>> start MATERIAL
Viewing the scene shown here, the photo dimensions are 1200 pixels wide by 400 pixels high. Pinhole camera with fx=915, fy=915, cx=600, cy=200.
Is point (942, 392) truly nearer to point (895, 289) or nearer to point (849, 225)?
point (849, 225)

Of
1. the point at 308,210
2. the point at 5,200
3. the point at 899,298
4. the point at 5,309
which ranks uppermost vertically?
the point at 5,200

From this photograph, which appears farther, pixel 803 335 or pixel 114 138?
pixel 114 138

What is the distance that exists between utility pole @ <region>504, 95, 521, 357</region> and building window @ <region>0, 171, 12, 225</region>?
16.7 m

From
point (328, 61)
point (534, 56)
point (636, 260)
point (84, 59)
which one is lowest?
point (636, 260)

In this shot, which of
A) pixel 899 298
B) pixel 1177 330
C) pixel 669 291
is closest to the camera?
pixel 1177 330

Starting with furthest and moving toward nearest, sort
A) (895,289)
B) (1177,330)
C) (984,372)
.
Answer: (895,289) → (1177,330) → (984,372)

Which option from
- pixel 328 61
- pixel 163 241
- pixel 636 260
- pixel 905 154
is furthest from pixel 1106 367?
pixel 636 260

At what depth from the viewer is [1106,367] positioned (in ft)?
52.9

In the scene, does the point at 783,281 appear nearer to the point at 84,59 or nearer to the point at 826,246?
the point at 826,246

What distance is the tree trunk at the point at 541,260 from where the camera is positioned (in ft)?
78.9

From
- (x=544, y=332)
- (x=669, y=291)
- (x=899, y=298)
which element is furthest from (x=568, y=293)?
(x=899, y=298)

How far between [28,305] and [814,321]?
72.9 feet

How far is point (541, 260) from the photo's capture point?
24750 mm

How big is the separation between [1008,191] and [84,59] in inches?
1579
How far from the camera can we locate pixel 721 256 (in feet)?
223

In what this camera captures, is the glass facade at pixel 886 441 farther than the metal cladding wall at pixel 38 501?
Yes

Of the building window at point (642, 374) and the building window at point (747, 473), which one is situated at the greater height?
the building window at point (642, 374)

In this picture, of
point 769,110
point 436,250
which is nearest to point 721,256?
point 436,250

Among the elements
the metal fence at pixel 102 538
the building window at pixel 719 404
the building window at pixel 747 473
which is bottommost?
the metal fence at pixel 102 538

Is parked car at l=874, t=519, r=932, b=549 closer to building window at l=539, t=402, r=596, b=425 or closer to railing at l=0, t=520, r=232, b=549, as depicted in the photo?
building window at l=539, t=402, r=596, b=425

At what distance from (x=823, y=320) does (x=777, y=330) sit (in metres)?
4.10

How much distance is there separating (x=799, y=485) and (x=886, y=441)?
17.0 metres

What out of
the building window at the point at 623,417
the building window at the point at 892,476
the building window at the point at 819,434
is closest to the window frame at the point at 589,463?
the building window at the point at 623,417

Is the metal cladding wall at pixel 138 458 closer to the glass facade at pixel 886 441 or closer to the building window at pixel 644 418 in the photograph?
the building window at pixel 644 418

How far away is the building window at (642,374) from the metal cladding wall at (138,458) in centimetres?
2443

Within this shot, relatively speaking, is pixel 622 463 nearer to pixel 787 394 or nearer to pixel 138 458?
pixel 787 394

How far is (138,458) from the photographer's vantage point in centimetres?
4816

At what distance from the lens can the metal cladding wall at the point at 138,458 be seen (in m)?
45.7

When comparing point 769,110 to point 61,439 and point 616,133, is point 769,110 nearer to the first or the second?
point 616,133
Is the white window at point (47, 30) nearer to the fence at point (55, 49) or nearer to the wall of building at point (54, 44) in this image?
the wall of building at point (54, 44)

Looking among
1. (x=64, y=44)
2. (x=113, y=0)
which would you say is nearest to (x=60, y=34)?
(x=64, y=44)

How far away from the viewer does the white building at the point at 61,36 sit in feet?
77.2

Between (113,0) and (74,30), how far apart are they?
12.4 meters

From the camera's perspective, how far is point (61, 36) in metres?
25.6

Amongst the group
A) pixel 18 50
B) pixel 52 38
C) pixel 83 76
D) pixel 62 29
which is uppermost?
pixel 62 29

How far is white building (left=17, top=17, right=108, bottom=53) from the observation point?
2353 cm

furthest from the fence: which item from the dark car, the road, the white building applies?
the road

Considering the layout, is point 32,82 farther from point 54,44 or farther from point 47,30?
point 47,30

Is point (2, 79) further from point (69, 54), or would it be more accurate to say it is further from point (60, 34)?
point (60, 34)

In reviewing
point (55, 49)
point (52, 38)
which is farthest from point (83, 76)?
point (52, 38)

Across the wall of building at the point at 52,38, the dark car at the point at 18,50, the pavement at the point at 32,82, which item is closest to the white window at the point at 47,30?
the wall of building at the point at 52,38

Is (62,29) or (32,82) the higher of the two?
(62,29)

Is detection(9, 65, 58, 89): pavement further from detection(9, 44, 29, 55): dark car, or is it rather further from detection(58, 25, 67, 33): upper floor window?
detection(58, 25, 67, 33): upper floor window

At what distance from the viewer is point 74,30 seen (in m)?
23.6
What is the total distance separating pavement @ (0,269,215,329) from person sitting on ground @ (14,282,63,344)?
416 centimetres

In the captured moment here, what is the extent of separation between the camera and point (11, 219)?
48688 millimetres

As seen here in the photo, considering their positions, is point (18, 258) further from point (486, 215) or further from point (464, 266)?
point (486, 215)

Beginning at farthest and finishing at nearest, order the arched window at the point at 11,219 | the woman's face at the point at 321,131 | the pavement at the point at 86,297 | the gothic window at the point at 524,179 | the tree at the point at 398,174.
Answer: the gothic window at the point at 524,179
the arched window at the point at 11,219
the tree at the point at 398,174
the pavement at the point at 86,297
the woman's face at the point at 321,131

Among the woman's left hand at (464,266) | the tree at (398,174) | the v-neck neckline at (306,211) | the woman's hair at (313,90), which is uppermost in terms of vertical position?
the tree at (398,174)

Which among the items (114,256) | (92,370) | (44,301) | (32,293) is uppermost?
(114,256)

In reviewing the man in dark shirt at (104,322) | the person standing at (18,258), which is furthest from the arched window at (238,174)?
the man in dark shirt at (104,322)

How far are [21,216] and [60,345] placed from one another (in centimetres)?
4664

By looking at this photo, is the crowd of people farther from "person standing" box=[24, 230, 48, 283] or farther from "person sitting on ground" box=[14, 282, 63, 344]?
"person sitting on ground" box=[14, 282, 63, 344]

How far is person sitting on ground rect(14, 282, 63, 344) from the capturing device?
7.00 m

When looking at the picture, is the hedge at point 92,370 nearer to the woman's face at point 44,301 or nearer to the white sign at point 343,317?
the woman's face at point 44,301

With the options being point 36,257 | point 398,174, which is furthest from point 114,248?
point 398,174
>> end MATERIAL
▶ DO THIS
Retype the part of the records that opens with the line containing "How far is white" and closes with the line containing "48688 millimetres", keeping every line unchanged and including both end lines.

▶ SOLUTION FOR THIS PROBLEM
How far is white building (left=17, top=17, right=108, bottom=53) from the observation point?
2353 cm

furthest from the fence: which item from the dark car, the road, the white building applies?
the road

Considering the layout, is point 32,82 farther from point 54,44 or farther from point 47,30?
point 47,30

Is point (2, 79) further from point (69, 54), or would it be more accurate to say it is further from point (60, 34)?
point (60, 34)

In reviewing
point (55, 49)
point (52, 38)
which is farthest from point (83, 76)?
point (52, 38)

Across the wall of building at the point at 52,38, the dark car at the point at 18,50, the pavement at the point at 32,82, which item is closest to the white window at the point at 47,30?
the wall of building at the point at 52,38

Is (62,29) or (32,82) the higher of the two?
(62,29)

Is detection(9, 65, 58, 89): pavement further from detection(9, 44, 29, 55): dark car, or is it rather further from detection(58, 25, 67, 33): upper floor window?
detection(58, 25, 67, 33): upper floor window

At what distance from the viewer is point 74,30 seen (in m)?
23.6
What is the total distance separating pavement @ (0,269,215,329) from person sitting on ground @ (14,282,63,344)?
416 centimetres

In the captured moment here, what is the extent of separation between the camera and point (11, 219)?
48688 millimetres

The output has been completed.